Founded in 2015 by Krste Asanović, Yunsup Lee, and Andrew Waterman, three of the University of California at Berkeley researchers who originated the RISC-V ISA, SiFive's approach to the semiconductor industry is an interesting one. Like Arm, the company runs fabless; unlike Arm, however, the core of its technology, the RISC-V ISA itself, is entirely open and available for all to use and exploit. SiFive operates by taking this open ISA and creating off-the-shelf and customisable implementations, allowing companies to design and produce semi-custom processors, microcontrollers, and system-on-chips (SoCs) at a fraction of the cost of traditional vendors and their proprietary IP.

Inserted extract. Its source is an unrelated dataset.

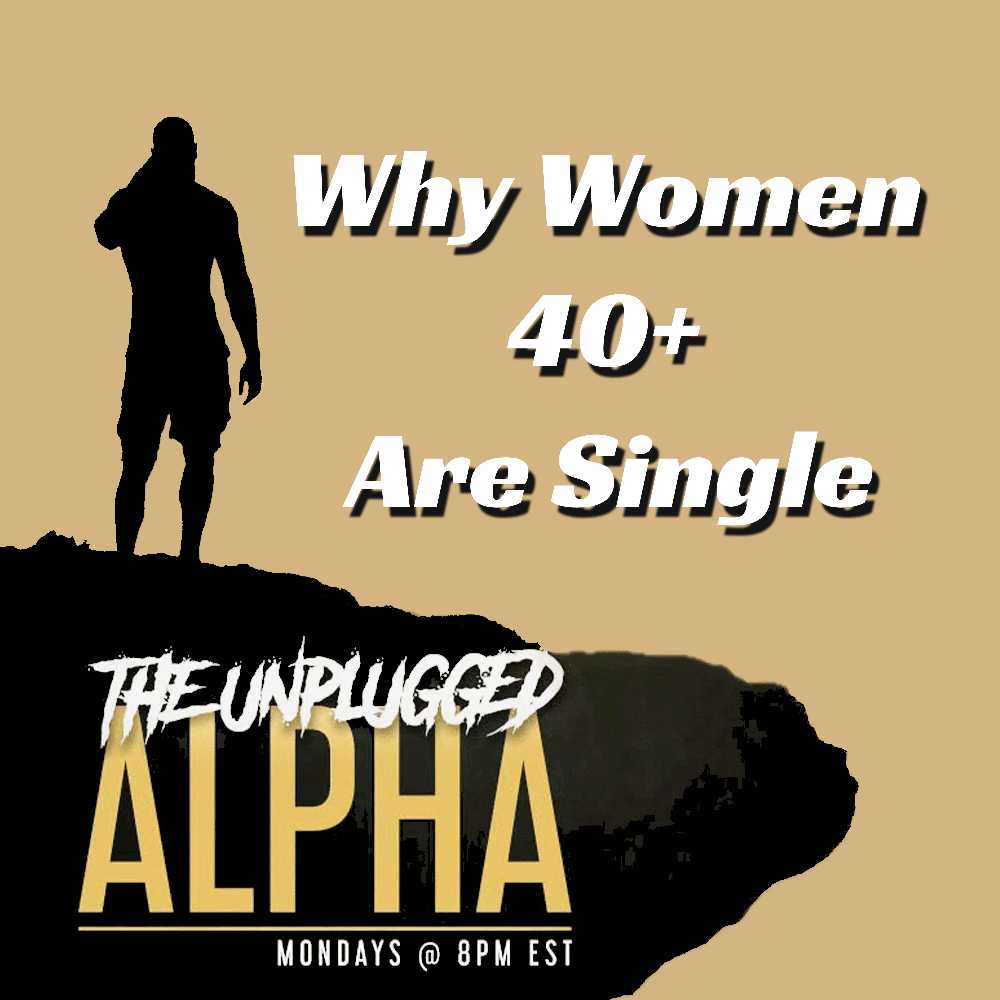 cover of episode TUA # 135 - The REAL Reason Why Successful 40yr Old Women Can’t Find a Man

The company's latest round of funding - by far its biggest yet - comes on top of the news that it has signed an agreement with storage giant Western Digital to provide the RISC-V cores for its future products. Announced in November last year, Western Digital's plan is to replace proprietary architectures - Arm, x86, and MIPS - in its storage products with RISC-V equivalents, now to be based on SiFive's Freedom platform, with a view to shipping a billion cores within the next two years.
'RISC-V delivers a platform for innovation unshackled from the proprietary interface of the past. This freedom allows us to bring compute closer to data to optimise special purpose compute capabilities targeted at Big Data and Fast Data applications,' claims Western Digital's chief technology officer Martin Fink of his company's decision to focus on RISC-V. 'The next generation of applications like Machine Learning, AI, and Analytics require this ability to focus on a specific task. Western Digital is focused on the next generation of innovation to enable this new class of applications to deliver the possibilities of data.'
SiFive's latest design, unveiled in February, is the Linux-compatible HiFive Unleashed single-board computer (SBC), which packs a 64-bit Freedom U540 system-on-chip design with four 1.5GHz cores and a fifth lower-power management core.